When to Discontinue Biologics

 

When to discontinue biologics. That big question, how long will my patient need to be on it? These clinical outcome measures somewhat display that. It is a little bit confusing, I will explain. These are patients who are on dupilumab 300 mg every 2 weeks. Then they are successful on dupilumab, and they are switched to either staying on every 2 weeks, switch to every 4 weeks or switch to every 6-8 weeks.

 

You see actually they maintain these clinical outcome measures very nicely, regardless of if they are in the orange group, where they are every 2 weeks, the green group, where they are every 4 weeks, or the blue group, where they are every 6-8 weeks. This is how I do it. I just increase the time between the shots and see how things go.

 

[01:07:13]

 

Shared Decision-making in AD

 

Shared decision making. I mentioned it before. It is worth highlighting. It is everything when you are talking about atopic dermatitis, especially with the choices that we have. Listen and engage with patients and their caregivers. Hear what they have to say and what their desires and preferences are. Accommodate the varying economic and appointment needs. Facilitate closer follow-up when needed and desired, when you just feel like you need to keep tabs on them and hold their hand through it. Consider patient goals, preferences, and cultural skin care practices when you are making these decisions. And of course, this with medication access and support resources, because a medicine can be super great, but if your patient cannot get it, it is no good to anybody.

 

[01:07:49]

 

Posttest 3

 

We will go to posttest 3. A 12-year-old girl was recently diagnosed with AD. She is anxious about using treatments that may affect her appearance at school.

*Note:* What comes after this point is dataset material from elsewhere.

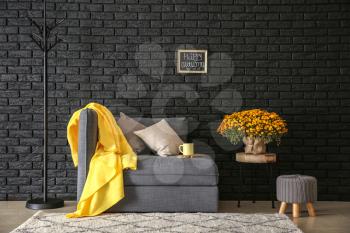 Comfortable armchair with beautiful chrysanthemum flowers near dark brick wall�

Based on shared decision-making principles, what is the most appropriate next step?

 

  1. Recommend initiating systemics to achieve rapid symptom relief;
  2. Advise avoidance of known triggers and select a personalized topical regimen that aligns with patient preferences;
  3. Reinforce strict adherence to a standardized treatment protocol as it is the most evidence-based; or
  4. Suggest transitioning to phototherapy as it avoids systemic exposure.

 

I will give you a second and then let us go ahead and see the results. I bet you guys were relatively fast, and I know we are coming to the end. 97% of you guys got it right. However, there would be a part of me that would advocate for choice A, recommend initiating systemic therapy immediately to achieve rapid symptom relief. It sounds like maybe she is not super excited about topicals, and so that might be something that I would entertain too. I do not think A is entirely wrong.

 

[01:08:50]

 

Key Takeaways

 

Key takeaways. Atopic dermatitis significantly impairs the quality of life for both patients and caregivers. Topical therapies remain first line. However, their inappropriate use or even appropriate use can cause burdens. Newer systemic options are available for our patients. Engaging patients and caregivers in shared decision making is imperative to improving self-management, adherence, and quality of life. Develop patient-specific action plans to address barriers to care in atopic dermatitis to optimize outcomes.

 

Q&A

 

We did it, you guys, with a minute to spare. Happy to answer any questions. I know we got 1 as we were going through. Happy to answer any other questions if people have them.

 

[00:09:28]

 

Poll 6

 

Wendy Smith Begolka: We did and I think we have time for maybe 1 quick question, which is, are you looking at any other functional measures to help track treatment success?

 

Dr Swanson: Functional measures meaning like growth and school, or what are we meaning there?

 

Wendy Smith Begolka: Not a lot of other detail, but I think those are good suggestions to start with.

 

Dr Swanson: One of my favorite things to ask people when they come back and they have been on a systemic therapy is, what were you not doing before that you are now doing? It might mean swimming or playing outside because those things can be big-time irritants. It might be trying out for a sports team. It might be finally going to sleepovers because you felt too self-conscious to go before. I like to see how their behaviors are changing as they respond to treatment.